Locus Publisher Charles N. Brown is dead

The name may not mean much unless you’re a science fiction fan or writer, but Charles N. Brown died yesterday when returning home from Readercon.

Brown founded and ran Locus, the newsmagazine of science fiction. Before the web, it was the one way to keep up on the events and people in the field. Even now it continues with reviews, features Index to Science Fiction and the Locus Index to SF Awards. Locus won so many fanzine Hugo awards that they created the semiprozine category to give other people a chance, and Locus then won that category 21 of the 25 years its been awarded.

I first met him back in 1986 at a Boskone. My novel had come out – to an excellent review in Locus. He took a photo of me and put it into Locus, which made me feel I had arrived as an SF writer. I saw him over the weekend at Readercon for the first time in about 15 years and it’s very odd to realize he’s gone.

He was an important figure in science fiction and in Fandom, and his death is a shock to everyone in the field.

I agree completely; I just posted a note about his death on several SF related mailing lists that I participate in. I’ve subscribed to his magazine for years, and hope it lives on.

Word is the magazine will continue.

Good grief.

I only opened this thread to see if someone did this. :stuck_out_tongue:

I started subscripting in college around 1970. They weren’t get super slick, just ordinary mimeograph pages. Later Locus got very slick and very full of themselves. A few years ago I just stopped taking it. No malice, just a parting of the ways and different roads taken.

Charles N. - never knew that the N was for Nikki - was legendarily irascible. I don’t think he ever put my picture in, unless it was part of a group he needed the famous people of. Never figured out why.

He do do a lot to create a semi-professional news organization that concentrated on books rather than personalities. That’s worth something.
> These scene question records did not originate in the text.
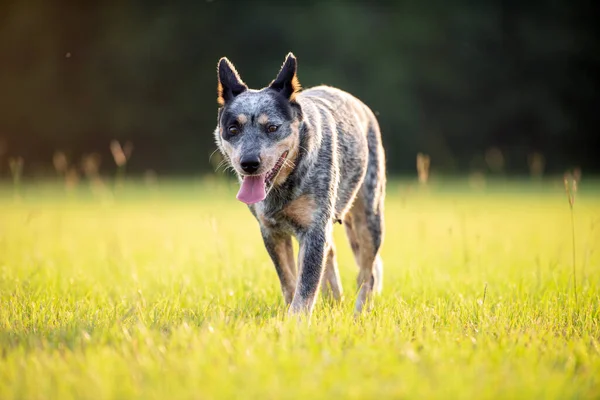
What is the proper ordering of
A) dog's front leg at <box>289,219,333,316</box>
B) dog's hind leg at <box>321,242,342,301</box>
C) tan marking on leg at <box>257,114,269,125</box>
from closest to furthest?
dog's front leg at <box>289,219,333,316</box>, tan marking on leg at <box>257,114,269,125</box>, dog's hind leg at <box>321,242,342,301</box>

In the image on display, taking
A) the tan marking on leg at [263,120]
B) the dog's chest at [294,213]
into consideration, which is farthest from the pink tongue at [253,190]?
the tan marking on leg at [263,120]

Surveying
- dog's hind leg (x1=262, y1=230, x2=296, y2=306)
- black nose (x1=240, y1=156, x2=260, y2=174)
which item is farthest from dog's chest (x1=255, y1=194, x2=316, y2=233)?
black nose (x1=240, y1=156, x2=260, y2=174)

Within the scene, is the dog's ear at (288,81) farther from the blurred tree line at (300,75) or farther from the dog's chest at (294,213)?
the blurred tree line at (300,75)

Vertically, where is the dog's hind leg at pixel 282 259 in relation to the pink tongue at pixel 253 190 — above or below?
below

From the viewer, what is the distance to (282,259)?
186 inches

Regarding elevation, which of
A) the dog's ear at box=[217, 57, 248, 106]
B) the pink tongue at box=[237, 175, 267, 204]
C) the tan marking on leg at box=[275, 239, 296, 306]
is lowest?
the tan marking on leg at box=[275, 239, 296, 306]

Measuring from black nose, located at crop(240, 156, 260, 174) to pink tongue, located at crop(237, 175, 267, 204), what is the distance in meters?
0.10

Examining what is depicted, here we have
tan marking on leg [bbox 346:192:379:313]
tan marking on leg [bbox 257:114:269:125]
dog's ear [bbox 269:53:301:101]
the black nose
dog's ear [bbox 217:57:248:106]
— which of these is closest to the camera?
the black nose

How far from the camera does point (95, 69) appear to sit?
27.6 metres

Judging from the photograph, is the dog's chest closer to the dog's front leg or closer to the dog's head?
the dog's front leg

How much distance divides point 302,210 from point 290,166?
0.32m

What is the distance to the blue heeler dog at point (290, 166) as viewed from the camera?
4312 mm

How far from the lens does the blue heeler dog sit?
4.31 metres

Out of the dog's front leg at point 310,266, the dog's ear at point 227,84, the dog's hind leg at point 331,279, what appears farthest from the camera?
the dog's hind leg at point 331,279
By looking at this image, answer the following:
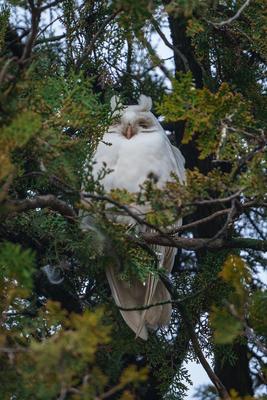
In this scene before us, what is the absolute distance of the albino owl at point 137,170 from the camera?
4230mm

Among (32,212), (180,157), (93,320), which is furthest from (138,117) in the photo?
(93,320)

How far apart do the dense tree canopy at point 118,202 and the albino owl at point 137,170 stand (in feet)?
0.25

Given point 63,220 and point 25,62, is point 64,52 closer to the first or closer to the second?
point 63,220

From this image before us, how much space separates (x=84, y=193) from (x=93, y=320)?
65 centimetres

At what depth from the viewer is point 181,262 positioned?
540 centimetres

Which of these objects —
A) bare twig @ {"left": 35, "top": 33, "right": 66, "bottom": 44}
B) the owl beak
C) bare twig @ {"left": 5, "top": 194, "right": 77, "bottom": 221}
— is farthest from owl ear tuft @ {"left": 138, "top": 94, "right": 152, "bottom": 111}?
bare twig @ {"left": 5, "top": 194, "right": 77, "bottom": 221}

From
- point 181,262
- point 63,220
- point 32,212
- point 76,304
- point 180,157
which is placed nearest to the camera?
point 63,220

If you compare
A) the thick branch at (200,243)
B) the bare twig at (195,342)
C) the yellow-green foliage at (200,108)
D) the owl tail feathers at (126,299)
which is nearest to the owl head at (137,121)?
the owl tail feathers at (126,299)

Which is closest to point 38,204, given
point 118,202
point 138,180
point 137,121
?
point 118,202

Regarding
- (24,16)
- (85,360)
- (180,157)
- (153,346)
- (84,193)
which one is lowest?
(85,360)

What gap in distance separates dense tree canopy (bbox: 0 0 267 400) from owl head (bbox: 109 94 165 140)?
0.14m

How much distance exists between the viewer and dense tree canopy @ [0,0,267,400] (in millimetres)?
2559

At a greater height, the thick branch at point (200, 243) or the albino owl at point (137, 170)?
the albino owl at point (137, 170)

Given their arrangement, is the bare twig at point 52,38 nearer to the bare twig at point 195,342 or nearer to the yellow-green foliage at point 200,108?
the bare twig at point 195,342
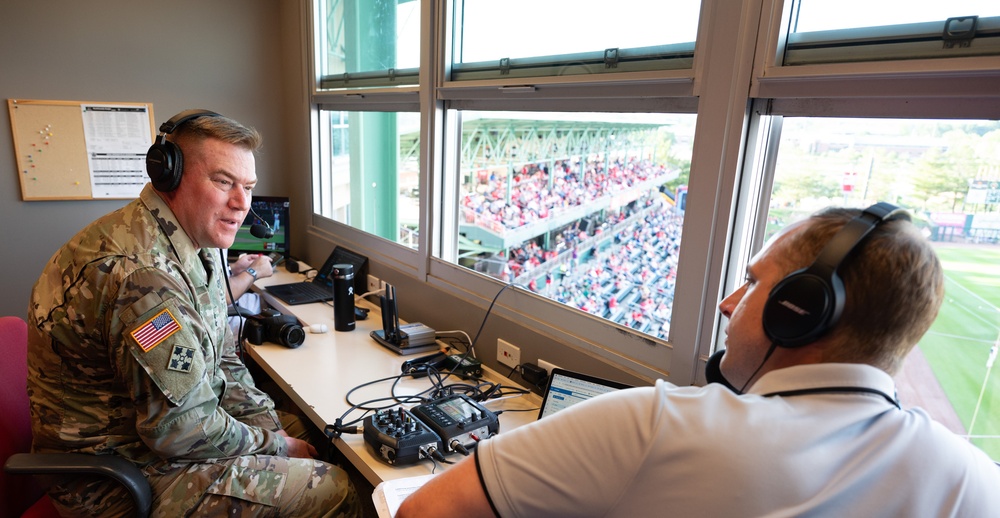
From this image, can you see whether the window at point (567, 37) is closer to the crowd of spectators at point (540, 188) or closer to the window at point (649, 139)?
the window at point (649, 139)

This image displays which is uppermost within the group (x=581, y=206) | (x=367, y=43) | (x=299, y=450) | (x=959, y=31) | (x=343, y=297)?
(x=367, y=43)

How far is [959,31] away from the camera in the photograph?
3.02 feet

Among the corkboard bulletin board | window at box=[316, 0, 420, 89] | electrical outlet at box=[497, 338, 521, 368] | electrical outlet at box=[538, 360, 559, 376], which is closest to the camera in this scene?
electrical outlet at box=[538, 360, 559, 376]

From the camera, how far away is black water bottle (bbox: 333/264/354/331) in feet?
6.93

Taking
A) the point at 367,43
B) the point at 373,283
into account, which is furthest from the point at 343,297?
the point at 367,43

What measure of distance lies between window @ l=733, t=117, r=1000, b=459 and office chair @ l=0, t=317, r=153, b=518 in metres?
1.60

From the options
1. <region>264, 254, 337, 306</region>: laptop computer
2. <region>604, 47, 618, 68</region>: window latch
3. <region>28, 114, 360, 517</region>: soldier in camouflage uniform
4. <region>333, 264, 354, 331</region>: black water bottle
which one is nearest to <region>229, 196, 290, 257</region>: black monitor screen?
<region>264, 254, 337, 306</region>: laptop computer

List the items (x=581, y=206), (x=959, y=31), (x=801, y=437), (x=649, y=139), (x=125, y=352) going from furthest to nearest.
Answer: (x=581, y=206)
(x=649, y=139)
(x=125, y=352)
(x=959, y=31)
(x=801, y=437)

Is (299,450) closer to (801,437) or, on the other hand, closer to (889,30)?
(801,437)

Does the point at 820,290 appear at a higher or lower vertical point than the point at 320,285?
higher

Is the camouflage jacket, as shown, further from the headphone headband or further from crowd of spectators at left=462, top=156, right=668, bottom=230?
crowd of spectators at left=462, top=156, right=668, bottom=230

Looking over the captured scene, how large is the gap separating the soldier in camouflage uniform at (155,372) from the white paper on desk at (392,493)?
0.39 m

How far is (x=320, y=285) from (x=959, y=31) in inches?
102

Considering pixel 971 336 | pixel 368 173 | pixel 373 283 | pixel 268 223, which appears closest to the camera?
pixel 971 336
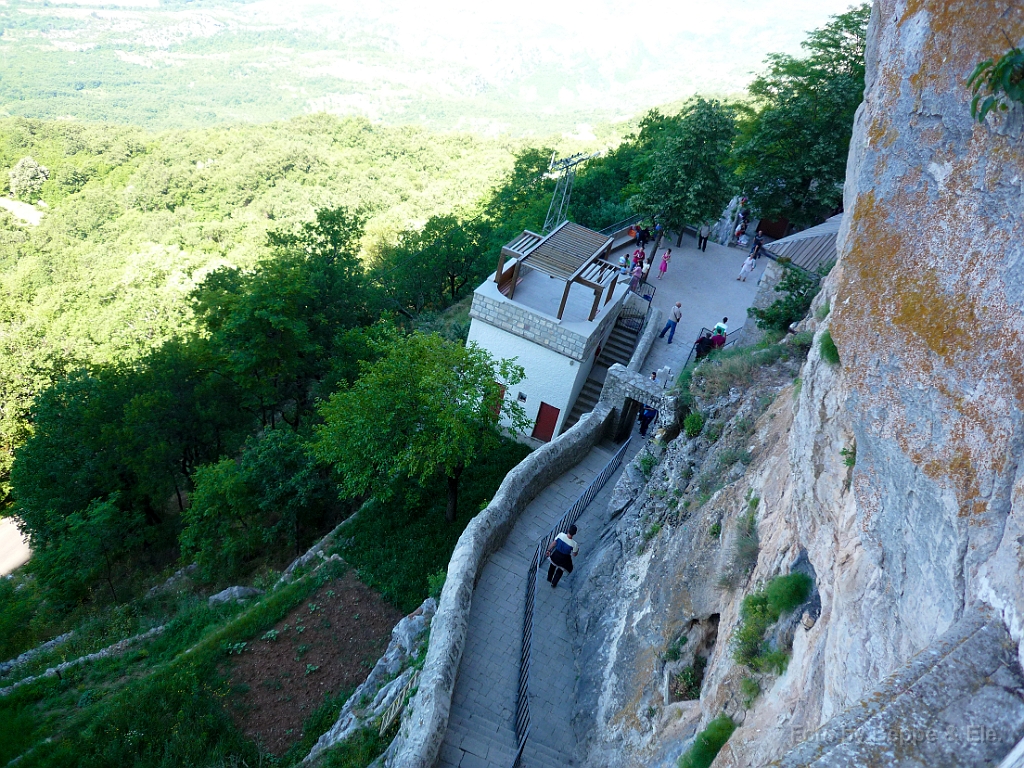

I was going to, but the first two posts seemed sad enough that I didn’t want to sully their remembrance.

JThunder obviously had no such qualm. Good for him. :smiley:

Brown certainly had his idiosyncrasies. (And yes, I’ve often heard him referred to as “Charlie Brown,” although it looks like he didn’t like that at all.) I know one writer who was never reviewed in Locus because of some grudge that Brown had for him. And though I subscribed for Locus for several years when I got into the field, I tended to prefer Andrew Porter’s Science Fiction Chronicle as a source of news (I’m sure older fans can have a debate about the strengths and weaknesses of the two publications, but Locus is still publishing while SFC is long gone).

Brown won more Hugo Awards than anyone else by a wide margin. I’m guessing Locus will probably win the semiprozine Hugo this year, too.

That’s a great loss; I’ve read most of the issues of Locus since the mid-70s, and even got namechecked in a copy long ago.
I don’t think I ever met him to speak to, but he and his magazine were mainstays of the field in his reporting of news and reviewing books.